_Brano proposto:_

Oggi è la Giornata internazionale dell'infermiere, una professione di grande responsabilità e di coraggio che negli ultimi anni a causa del covid si è trovata a subire grandi cambiamenti. La data non è casuale: proprio il 12 maggio infatti, nel 1820, nasceva a Firenze Florence Nightingale, infermiera britannica considerata la madre dell'infermieristica moderna.
"Fare l'infermiera significa diventare consapevole dei propri limiti e dei propri punti di forza, è un percorso impegnativo ma anche ricco di soddisfazione a livello umano nonostante le difficoltà, soprattutto quelle del covid che sono state senza precedenti", racconta a Primocanale Federica Putzu, infermiera chirurgia Ospedale Villa Scassi di Genova Sampierdarena.
"Noi siamo abituati a passare dallo stato di quiete all'emergenza ma quella del covid non è stata un'emergenza a cui eravamo abituati. Molti infermieri erano neoassunti o neolaureati a cui mancava anche l'esperienza di base. Con il covid ci si è resi conto che l'infermiere è il perno tra i sanitari".

_Voci estratte:_
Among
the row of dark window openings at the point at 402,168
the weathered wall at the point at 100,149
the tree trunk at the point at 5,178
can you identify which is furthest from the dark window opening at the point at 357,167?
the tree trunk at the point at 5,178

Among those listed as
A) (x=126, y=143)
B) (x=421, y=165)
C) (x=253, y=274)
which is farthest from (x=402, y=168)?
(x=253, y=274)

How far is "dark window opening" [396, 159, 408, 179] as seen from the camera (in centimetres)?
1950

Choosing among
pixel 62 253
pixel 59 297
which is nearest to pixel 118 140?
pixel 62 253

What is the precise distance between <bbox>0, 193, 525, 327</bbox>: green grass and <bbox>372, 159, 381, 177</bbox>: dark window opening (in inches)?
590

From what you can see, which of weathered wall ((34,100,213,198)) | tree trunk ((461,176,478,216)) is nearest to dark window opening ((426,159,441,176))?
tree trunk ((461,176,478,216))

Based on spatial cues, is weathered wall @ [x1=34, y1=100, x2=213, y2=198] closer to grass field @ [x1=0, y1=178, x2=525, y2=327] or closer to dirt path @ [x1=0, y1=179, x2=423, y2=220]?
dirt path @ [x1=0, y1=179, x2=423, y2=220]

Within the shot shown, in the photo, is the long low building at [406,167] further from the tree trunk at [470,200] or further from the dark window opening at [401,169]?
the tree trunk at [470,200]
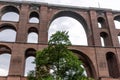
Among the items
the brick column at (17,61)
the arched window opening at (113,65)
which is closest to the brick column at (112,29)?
the arched window opening at (113,65)

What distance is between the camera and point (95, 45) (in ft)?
83.8

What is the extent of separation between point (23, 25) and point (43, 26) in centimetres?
249

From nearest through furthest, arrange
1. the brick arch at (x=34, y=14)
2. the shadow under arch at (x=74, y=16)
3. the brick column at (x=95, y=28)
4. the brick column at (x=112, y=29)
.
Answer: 1. the brick column at (x=95, y=28)
2. the brick column at (x=112, y=29)
3. the brick arch at (x=34, y=14)
4. the shadow under arch at (x=74, y=16)

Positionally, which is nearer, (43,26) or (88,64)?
(88,64)

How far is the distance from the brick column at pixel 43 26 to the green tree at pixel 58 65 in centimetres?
830

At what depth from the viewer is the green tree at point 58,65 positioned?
51.5 feet

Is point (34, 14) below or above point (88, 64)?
above

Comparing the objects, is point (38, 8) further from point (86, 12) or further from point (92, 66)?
point (92, 66)

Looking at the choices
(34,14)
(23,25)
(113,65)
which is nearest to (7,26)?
(23,25)

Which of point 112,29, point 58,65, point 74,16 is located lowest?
point 58,65

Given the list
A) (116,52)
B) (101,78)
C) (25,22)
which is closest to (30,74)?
(101,78)

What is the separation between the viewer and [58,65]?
15961 mm

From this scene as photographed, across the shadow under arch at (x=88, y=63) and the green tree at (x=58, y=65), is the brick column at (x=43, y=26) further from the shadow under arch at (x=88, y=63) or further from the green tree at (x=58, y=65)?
the green tree at (x=58, y=65)

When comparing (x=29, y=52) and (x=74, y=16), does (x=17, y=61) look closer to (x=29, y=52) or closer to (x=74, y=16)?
(x=29, y=52)
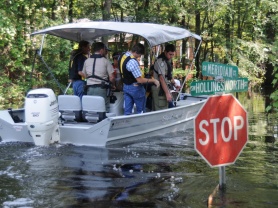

_Attività 1:_
Trascrivi fedelmente la parte del brano sulla Giornata internazionale dell'infermiere che inizia con le parole "Oggi è la Giornata" e si chiude con "madre dell'infermieristica moderna.".
_Attività 2:_
Prosegui il brano sulla Giornata internazionale dell'infermiere a partire dalla sua ultima frase.

_Risposta scritta 1:_
Oggi è la Giornata internazionale dell'infermiere, una professione di grande responsabilità e di coraggio che negli ultimi anni a causa del covid si è trovata a subire grandi cambiamenti. La data non è casuale: proprio il 12 maggio infatti, nel 1820, nasceva a Firenze Florence Nightingale, infermiera britannica considerata la madre dell'infermieristica moderna.

_Risposta scritta 2:_
Il ricordo dei tempi più duri del covid è vivo per tutti gli infermieri: "Sicuramente siamo stati travolti dalla paura, tutti. Un po' era la paura di affrontare qualcosa anche a livello tecnico che non si era mai presentato prima, e di affrontare qualcosa che non si conosce. In più c'era la paura di portare a casa la malattia, tutti noi avevamo una famiglia, chi aveva genitori anziani, mariti, mogli, bambini piccoli. Eravamo terrorizzati dal tornare a casa e poter trasmettere il virus, essere noi stessi danno per le nostre famiglie", racconta Tiziana.
"Noi siamo stati definiti gli eroi, in realtà io ho questa parola la traduco così: noi abbiamo avuto coraggio, il coraggio che qualsiasi professionista deve avere. Perché fare l'infermiere significa fare aumentare la propria responsabilità verso gli altri".